At the call of the case, Janvier Ncamatwi, an IBJ lawyer, denounced all the irregularities related to illegal detention of his clients. Among others, he let the seat note that his clients were supposed to walk free according to decision taken by the court. He went on by inviting judges to analyze whether his clients were irregularly maintained in detention. He was vouching for release of his clients. According to him, the seat had to decide on the benches and order their provisional release. The prosecution unsuccessfully tried to oppose the IBJ lawyer’s arguments. The seat left the room to deliberate.

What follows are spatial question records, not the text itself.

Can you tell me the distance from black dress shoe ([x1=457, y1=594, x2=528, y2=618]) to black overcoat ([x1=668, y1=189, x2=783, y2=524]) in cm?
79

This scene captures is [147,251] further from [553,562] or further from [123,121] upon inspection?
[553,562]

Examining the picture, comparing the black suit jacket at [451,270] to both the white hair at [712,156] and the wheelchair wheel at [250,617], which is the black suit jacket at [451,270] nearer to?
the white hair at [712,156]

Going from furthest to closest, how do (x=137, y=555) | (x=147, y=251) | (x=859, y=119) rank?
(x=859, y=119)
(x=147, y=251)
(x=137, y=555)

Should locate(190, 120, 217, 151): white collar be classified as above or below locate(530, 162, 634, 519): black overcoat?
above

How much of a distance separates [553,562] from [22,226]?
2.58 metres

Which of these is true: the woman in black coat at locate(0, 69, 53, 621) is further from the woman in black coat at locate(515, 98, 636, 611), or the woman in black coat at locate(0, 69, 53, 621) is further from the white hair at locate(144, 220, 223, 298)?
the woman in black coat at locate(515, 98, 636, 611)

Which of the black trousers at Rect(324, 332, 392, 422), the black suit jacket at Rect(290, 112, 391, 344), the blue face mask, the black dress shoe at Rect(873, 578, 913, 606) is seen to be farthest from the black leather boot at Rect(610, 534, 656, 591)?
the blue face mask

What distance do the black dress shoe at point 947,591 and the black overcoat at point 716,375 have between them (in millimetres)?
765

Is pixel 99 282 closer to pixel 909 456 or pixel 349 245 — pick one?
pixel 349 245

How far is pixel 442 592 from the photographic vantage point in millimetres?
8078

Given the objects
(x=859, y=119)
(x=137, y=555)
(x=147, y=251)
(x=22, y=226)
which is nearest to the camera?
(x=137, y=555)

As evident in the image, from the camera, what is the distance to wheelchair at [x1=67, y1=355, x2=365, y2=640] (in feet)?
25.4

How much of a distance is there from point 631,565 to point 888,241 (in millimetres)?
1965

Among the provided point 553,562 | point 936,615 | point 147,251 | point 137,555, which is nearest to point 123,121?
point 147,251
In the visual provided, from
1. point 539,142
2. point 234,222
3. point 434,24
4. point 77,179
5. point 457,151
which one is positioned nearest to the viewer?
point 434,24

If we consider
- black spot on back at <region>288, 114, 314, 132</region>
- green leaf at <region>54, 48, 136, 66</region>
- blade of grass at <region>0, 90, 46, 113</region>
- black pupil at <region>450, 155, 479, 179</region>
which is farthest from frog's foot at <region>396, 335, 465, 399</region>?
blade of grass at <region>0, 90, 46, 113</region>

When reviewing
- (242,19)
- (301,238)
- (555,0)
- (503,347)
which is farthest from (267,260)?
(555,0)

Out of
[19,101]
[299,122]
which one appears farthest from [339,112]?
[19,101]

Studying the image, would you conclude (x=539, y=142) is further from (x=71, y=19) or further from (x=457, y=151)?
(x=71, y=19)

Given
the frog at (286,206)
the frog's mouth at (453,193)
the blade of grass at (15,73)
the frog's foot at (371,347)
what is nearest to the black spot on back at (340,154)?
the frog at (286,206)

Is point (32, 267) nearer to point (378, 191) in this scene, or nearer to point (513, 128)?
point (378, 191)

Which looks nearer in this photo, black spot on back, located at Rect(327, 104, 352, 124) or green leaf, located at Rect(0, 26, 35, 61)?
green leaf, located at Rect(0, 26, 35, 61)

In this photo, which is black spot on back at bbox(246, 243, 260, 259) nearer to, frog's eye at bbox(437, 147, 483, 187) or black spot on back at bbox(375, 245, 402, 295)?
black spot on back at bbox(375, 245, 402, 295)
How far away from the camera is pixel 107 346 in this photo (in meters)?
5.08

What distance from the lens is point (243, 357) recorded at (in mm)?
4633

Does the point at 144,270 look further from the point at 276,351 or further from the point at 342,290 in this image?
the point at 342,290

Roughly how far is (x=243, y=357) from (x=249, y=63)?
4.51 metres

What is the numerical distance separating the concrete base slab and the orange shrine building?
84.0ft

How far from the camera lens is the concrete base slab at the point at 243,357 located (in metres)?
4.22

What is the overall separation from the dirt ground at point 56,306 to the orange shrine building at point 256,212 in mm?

After ten minutes, the session was reopened and the President of the seat confirmed that the four defendants were to walk free.

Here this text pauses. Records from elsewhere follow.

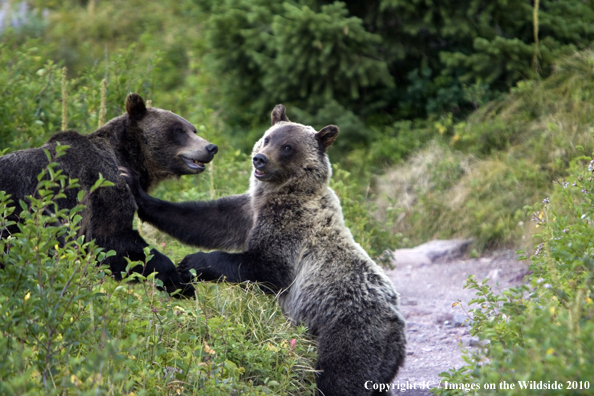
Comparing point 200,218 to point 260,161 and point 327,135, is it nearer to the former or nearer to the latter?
point 260,161

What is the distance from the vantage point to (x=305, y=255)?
4711 mm

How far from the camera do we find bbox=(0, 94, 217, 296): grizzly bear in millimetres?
4141

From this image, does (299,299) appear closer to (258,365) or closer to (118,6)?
(258,365)

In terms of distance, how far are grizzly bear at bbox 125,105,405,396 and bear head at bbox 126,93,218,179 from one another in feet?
0.98

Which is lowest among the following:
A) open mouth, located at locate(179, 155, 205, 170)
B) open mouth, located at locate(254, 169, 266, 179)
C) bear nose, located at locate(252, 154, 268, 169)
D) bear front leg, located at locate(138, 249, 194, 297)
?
bear front leg, located at locate(138, 249, 194, 297)

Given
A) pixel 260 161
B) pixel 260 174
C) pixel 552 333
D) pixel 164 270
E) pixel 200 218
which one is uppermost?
pixel 552 333

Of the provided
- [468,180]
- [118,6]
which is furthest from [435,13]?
[118,6]

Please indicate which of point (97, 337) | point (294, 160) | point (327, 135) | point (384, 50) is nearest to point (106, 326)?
point (97, 337)

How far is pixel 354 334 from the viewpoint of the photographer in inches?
168

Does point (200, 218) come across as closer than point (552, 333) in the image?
No

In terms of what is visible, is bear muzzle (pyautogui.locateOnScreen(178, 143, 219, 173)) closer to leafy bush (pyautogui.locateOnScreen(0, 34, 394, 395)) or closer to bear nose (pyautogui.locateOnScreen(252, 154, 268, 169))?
bear nose (pyautogui.locateOnScreen(252, 154, 268, 169))

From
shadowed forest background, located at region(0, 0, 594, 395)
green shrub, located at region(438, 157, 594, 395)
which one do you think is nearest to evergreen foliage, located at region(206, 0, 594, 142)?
shadowed forest background, located at region(0, 0, 594, 395)

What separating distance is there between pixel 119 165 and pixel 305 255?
5.15 feet

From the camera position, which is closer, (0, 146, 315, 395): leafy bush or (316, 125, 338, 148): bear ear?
(0, 146, 315, 395): leafy bush
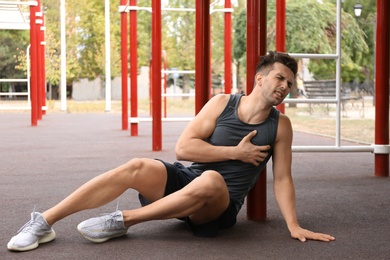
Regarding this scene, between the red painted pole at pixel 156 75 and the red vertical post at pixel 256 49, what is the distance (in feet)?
10.6

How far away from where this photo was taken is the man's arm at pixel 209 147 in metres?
2.84

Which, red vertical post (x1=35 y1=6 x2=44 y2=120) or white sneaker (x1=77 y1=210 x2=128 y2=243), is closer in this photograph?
white sneaker (x1=77 y1=210 x2=128 y2=243)

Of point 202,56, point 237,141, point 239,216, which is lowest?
point 239,216

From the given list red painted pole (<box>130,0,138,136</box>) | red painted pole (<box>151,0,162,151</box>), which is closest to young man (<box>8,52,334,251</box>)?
red painted pole (<box>151,0,162,151</box>)

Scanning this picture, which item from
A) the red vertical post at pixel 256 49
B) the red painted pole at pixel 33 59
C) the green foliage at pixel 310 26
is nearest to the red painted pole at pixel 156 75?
the red vertical post at pixel 256 49

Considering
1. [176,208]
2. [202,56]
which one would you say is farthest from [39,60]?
[176,208]

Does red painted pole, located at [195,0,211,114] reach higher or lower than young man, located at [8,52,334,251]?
higher

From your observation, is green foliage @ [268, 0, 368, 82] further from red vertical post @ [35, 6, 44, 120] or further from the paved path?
the paved path

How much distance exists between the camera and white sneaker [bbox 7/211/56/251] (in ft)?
8.55

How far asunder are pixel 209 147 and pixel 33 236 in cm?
74

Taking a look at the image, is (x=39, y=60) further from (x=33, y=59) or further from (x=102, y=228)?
(x=102, y=228)

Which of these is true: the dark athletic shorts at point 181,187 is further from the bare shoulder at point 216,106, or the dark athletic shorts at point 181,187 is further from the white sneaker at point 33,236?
the white sneaker at point 33,236

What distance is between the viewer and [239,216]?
133 inches

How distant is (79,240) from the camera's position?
2801 mm
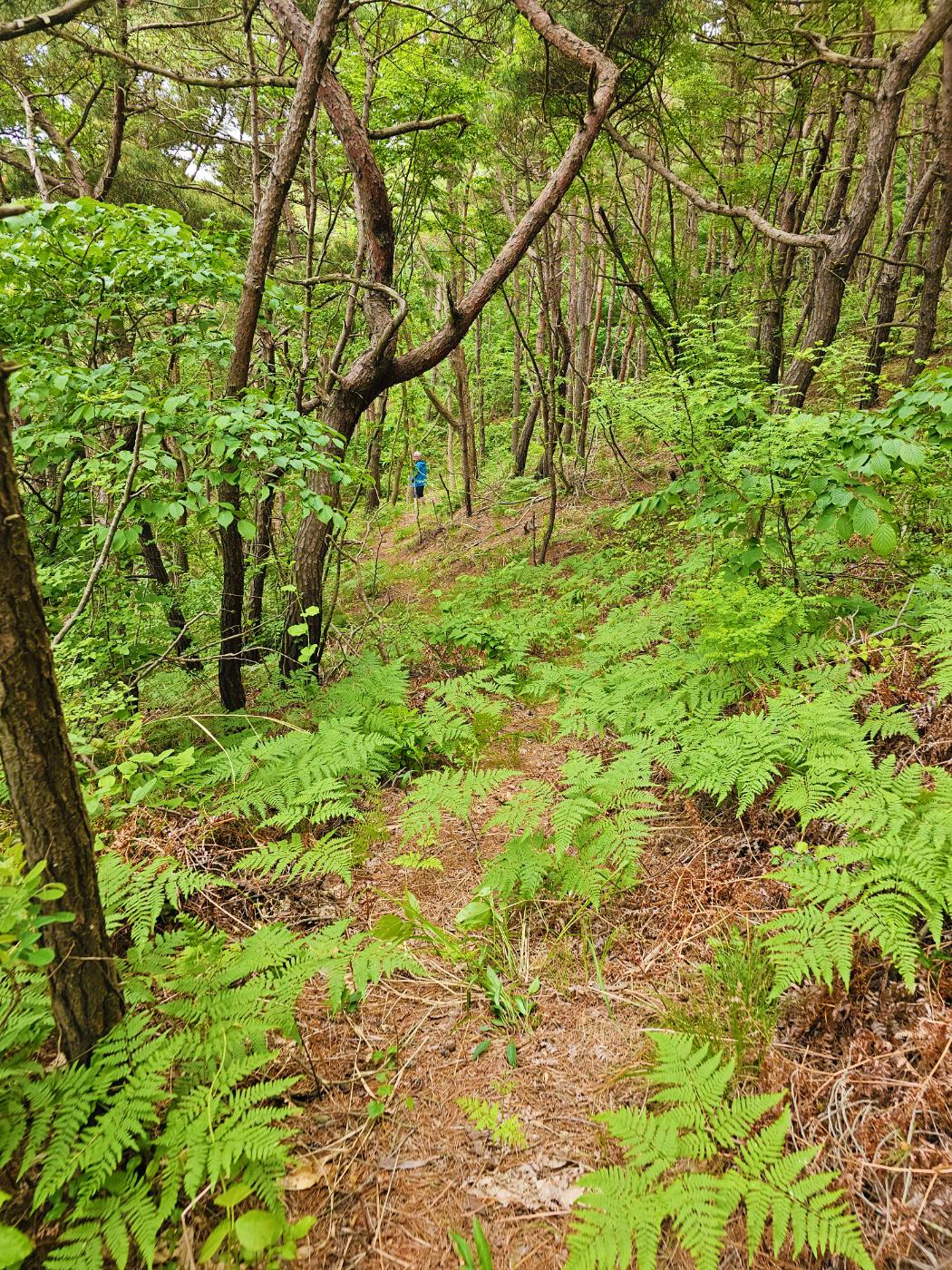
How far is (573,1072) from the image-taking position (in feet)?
6.75

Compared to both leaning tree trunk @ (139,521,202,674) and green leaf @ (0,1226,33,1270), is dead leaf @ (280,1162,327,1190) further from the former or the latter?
leaning tree trunk @ (139,521,202,674)

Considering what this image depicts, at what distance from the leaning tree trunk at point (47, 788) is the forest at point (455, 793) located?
0.4 inches

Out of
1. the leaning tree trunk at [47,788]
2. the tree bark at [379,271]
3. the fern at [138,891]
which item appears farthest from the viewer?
the tree bark at [379,271]

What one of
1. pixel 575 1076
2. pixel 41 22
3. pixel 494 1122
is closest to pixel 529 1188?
pixel 494 1122

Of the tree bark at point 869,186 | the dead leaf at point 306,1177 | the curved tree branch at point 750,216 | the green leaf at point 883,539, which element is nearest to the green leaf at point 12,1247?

This joyful decision caused tears to pour down the defendants’ faces.

The seat had then to deal with the substance of the case. IBJ lawyer requested the implementation of the first decision to allow defendants to consult their records in order to prepare their defense. The case was thus reported in 29 April 2013.

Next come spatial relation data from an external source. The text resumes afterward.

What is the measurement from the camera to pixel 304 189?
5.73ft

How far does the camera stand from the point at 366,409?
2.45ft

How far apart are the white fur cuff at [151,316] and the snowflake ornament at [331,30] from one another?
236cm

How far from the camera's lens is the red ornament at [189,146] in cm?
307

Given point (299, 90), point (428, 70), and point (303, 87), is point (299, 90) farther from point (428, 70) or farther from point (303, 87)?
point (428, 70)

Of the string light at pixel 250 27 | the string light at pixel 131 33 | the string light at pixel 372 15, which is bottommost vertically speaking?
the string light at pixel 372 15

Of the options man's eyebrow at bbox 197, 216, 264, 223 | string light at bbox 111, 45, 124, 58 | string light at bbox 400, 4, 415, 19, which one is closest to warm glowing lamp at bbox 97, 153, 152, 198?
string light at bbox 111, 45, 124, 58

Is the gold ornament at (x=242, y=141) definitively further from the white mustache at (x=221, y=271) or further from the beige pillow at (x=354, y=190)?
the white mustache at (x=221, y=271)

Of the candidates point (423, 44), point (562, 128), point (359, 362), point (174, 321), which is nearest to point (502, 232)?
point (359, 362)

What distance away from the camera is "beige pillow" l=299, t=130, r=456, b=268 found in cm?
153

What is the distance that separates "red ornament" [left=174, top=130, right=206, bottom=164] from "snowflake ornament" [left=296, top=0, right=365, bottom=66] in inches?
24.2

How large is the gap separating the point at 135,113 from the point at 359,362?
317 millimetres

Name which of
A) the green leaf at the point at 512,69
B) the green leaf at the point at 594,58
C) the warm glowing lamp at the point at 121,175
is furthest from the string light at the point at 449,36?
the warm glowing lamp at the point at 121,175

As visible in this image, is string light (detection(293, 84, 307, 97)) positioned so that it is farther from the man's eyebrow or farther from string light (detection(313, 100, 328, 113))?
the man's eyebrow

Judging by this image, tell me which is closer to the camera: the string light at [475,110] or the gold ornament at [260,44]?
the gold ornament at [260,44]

On that day, of the 10 defendants whose cases have been assisted by IBJ lawyers, four have been granted provisional release, five have seen their cases closed and taken for deliberation and another case was handed over on April 29, 2013.

International Bridges to Justice was pleased to see that the Office of the High Commissioner for Human Rights and the Office of the United Nations in Burundi in the section of Human Rights and Justice, who were present during the audiences, decided to follow up with that case until the decision of the court was effectively implemented. On the following day, the four accused defended by IBJ were released after 740 days of detention with a provisional release granted.

IBJ lawyers and volunteers Astère Muyango, Aline Nijimbere, Janvier Ncamatwi, Modeste Niyonsaba and Audace Gatavu assisted more than thirty five defendants from the provinces of Cibitoke and Mwaro on 29th and 30th of April in 29 cases. The inmates from Mwaro were assisted in the province of Muramvya, which is the location of the prison in which they are detained. Most of the cases have been closed and submitted for deliberation.
IBJ continues to support the accused in Burundi. As the IBJ Founder and CEO, Karen Tse wrote in From Fear to Hope, citing Martin Luther King, “the time is always ripe for justice”. Justice does not “roll in on the wheels of inevitability” but comes about because of dedication and hard work of committed individuals.